PI: Michael Engelhardt
Co-PI's: Todd Helwig, Eric Williamson, Patricia Clayton

In typical U.S. design practice for steel buildings, lateral seismic loads are resisted by a small number of lateral force resisting frames (moment frames, braced frames, etc.). The remainder of the structural system is designed to resist gravity loads, and normally consists of columns, beams, and girders with a composite floor system, wherein girders and beams are connected to columns using simple shear connections. The gravity framing, although not specifically designed for lateral load resistance, can in fact contribute significant lateral stiffness, strength, and deformation capacity to a steel building. Results of previous research have shown that the role of gravity framing is most important when the lateral frames experience non-ductile failures as may occur in older buildings. Previous work has also demonstrated that the gravity framing can often make the difference between collapse and survival of such buildings in a large earthquake. Even for new buildings, the gravity framing plays an important role as a back-up system that can prevent collapse under very large earthquake ground motions. While a considerable amount of previous work has been done to examine the role of gravity framing in the seismic performance of steel buildings, much information is still lacking.

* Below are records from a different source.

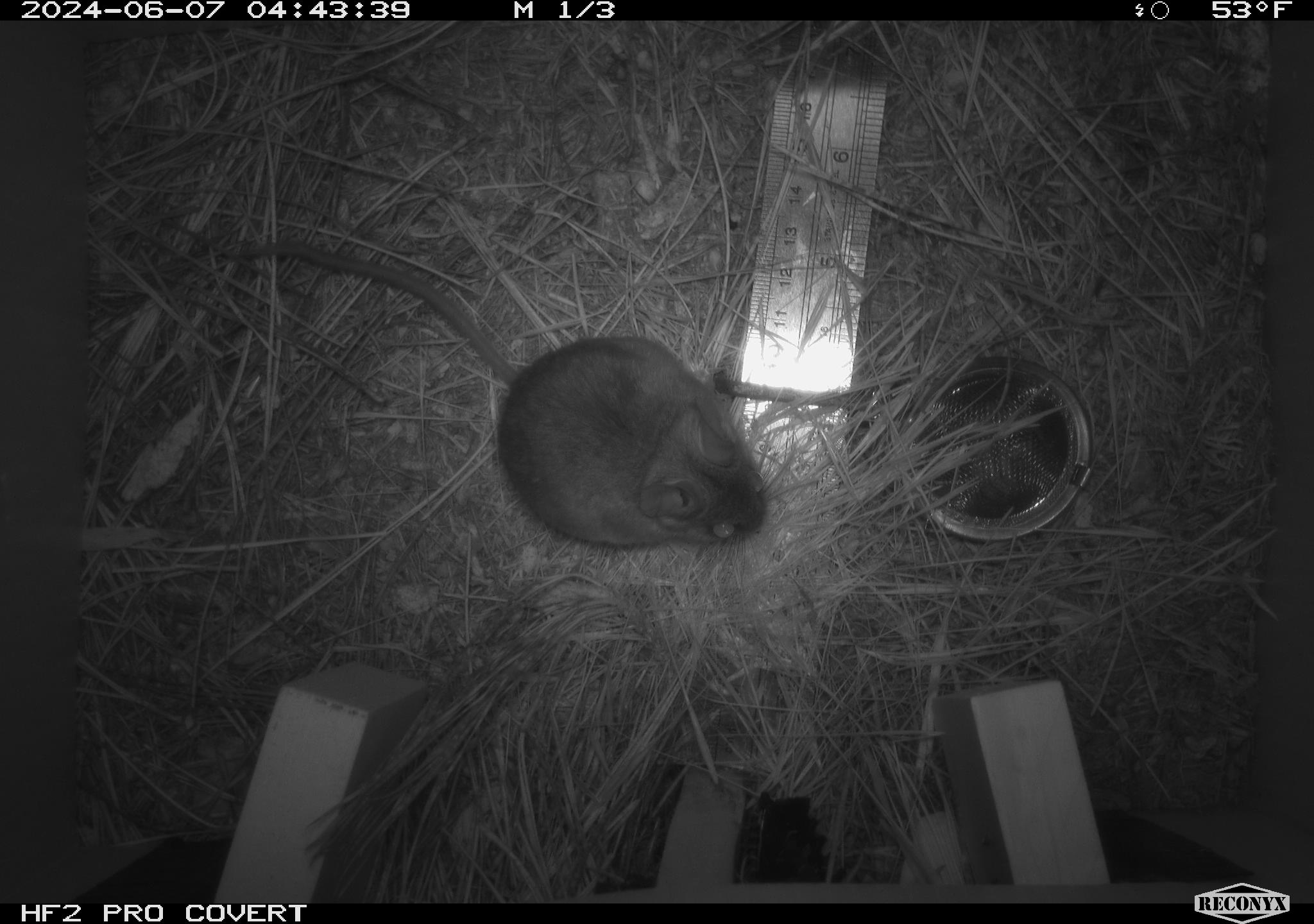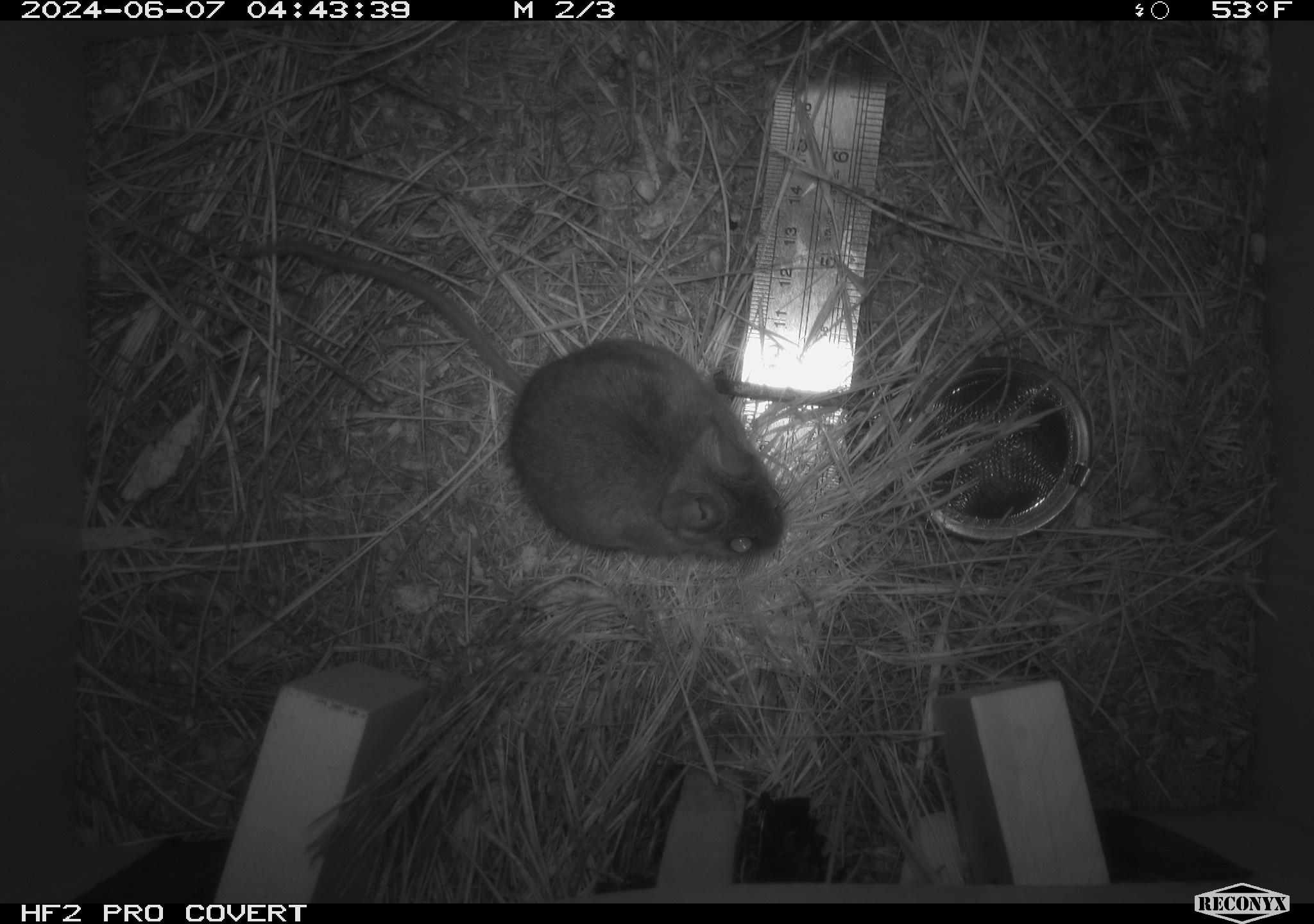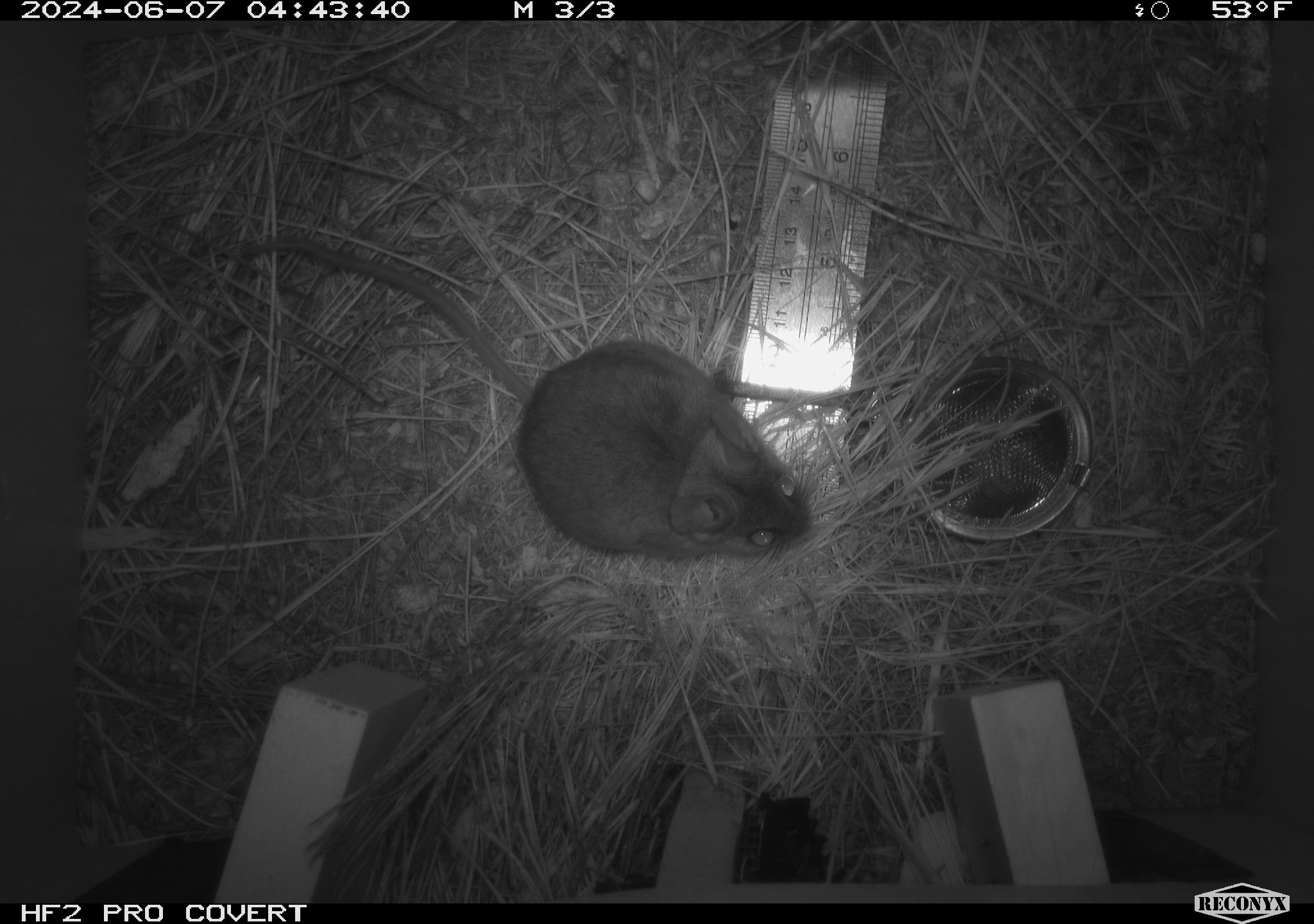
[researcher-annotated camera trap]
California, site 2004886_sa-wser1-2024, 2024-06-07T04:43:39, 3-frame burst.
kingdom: Animalia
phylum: Chordata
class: Mammalia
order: Rodentia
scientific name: Rodentia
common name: mouse species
Mouse species (Rodentia).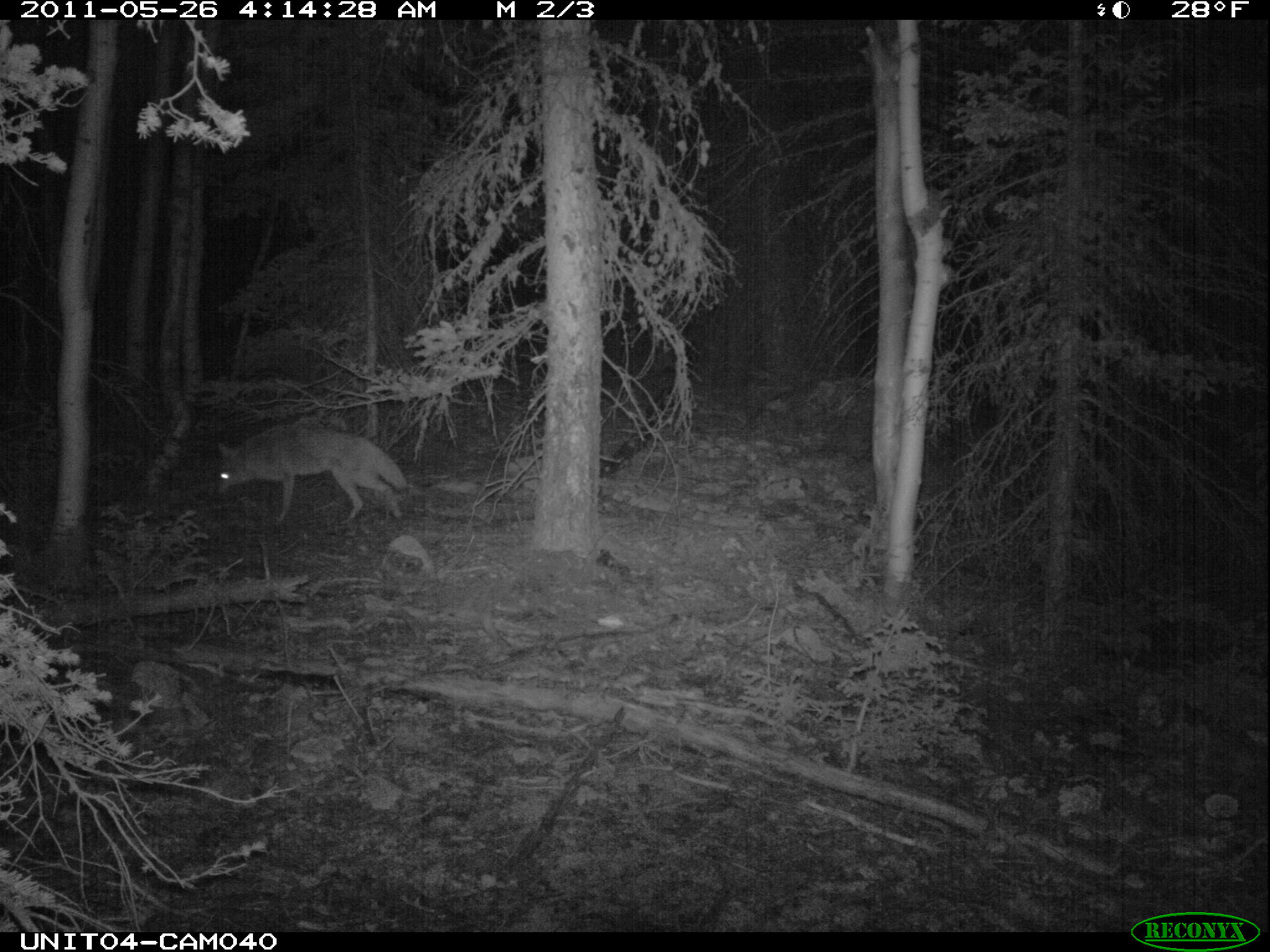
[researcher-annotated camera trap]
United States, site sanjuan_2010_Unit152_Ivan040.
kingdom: Animalia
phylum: Chordata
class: Mammalia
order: Carnivora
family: Canidae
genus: Canis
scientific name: Canis latrans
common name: coyote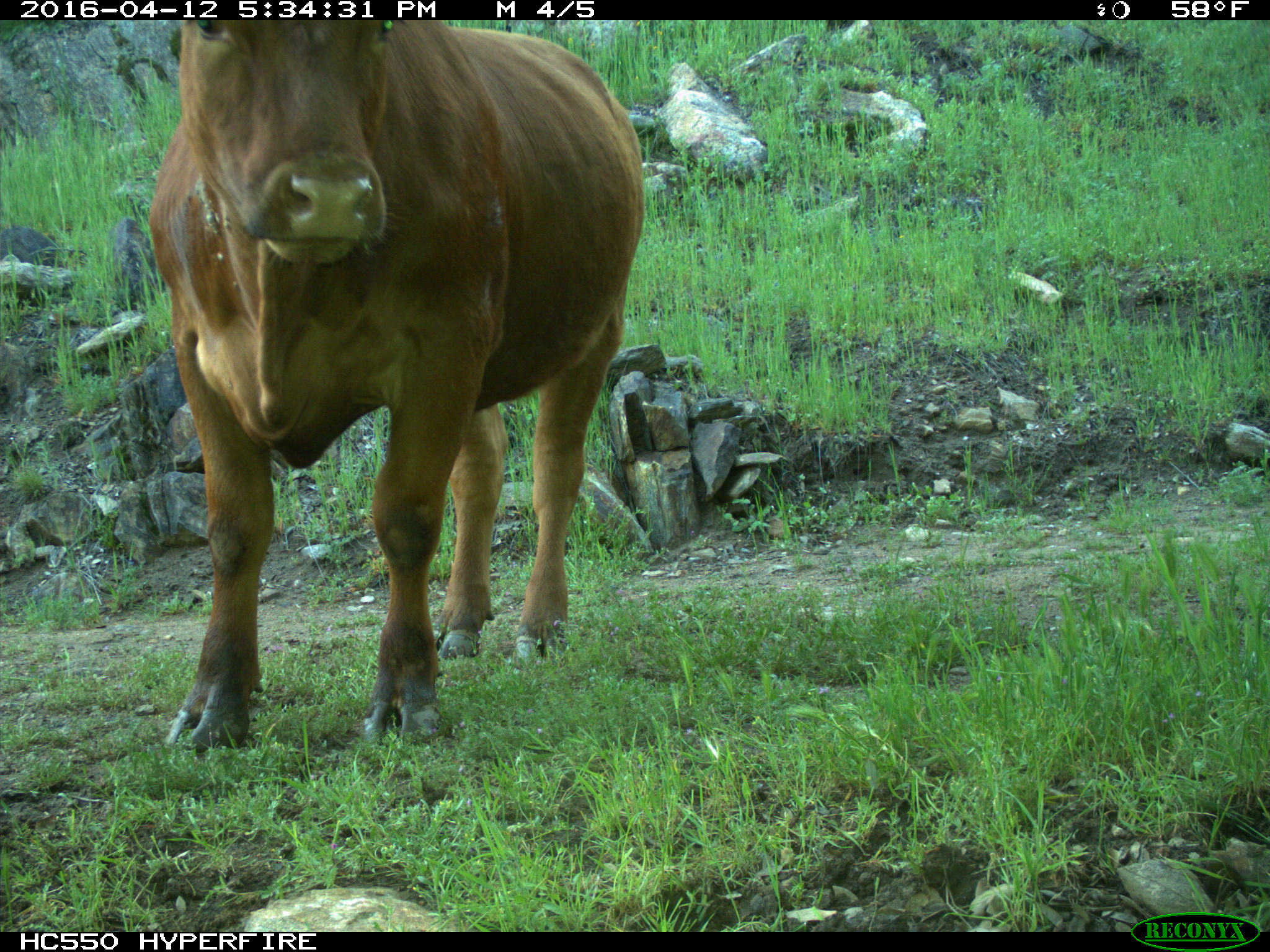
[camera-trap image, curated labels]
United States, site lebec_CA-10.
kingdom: Animalia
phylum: Chordata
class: Mammalia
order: Artiodactyla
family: Bovidae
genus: Bos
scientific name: Bos taurus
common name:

As such, the overall goal of this project is to develop a better understanding of the role of gravity framing in the seismic performance of steel buildings, along with the data, models and tools are needed to quantify this role. This research will develop experimental data and computational models that will provide a greater understanding of the response of gravity framing in steel buildings subjected to earthquakes, and will provide the tools needed to quantify this response. This study will develop a database of previous experiments on simple shear connections, will generate new experimental data from a series of large-scale experiments on simple shear connections under combined gravity and cyclic lateral load, will develop connection models at various levels of complexity and detail, and will develop preliminary system level models for gravity framing. This research will also provide information needed to conduct a follow-on project examining system level behavior of combined gravity and lateral systems.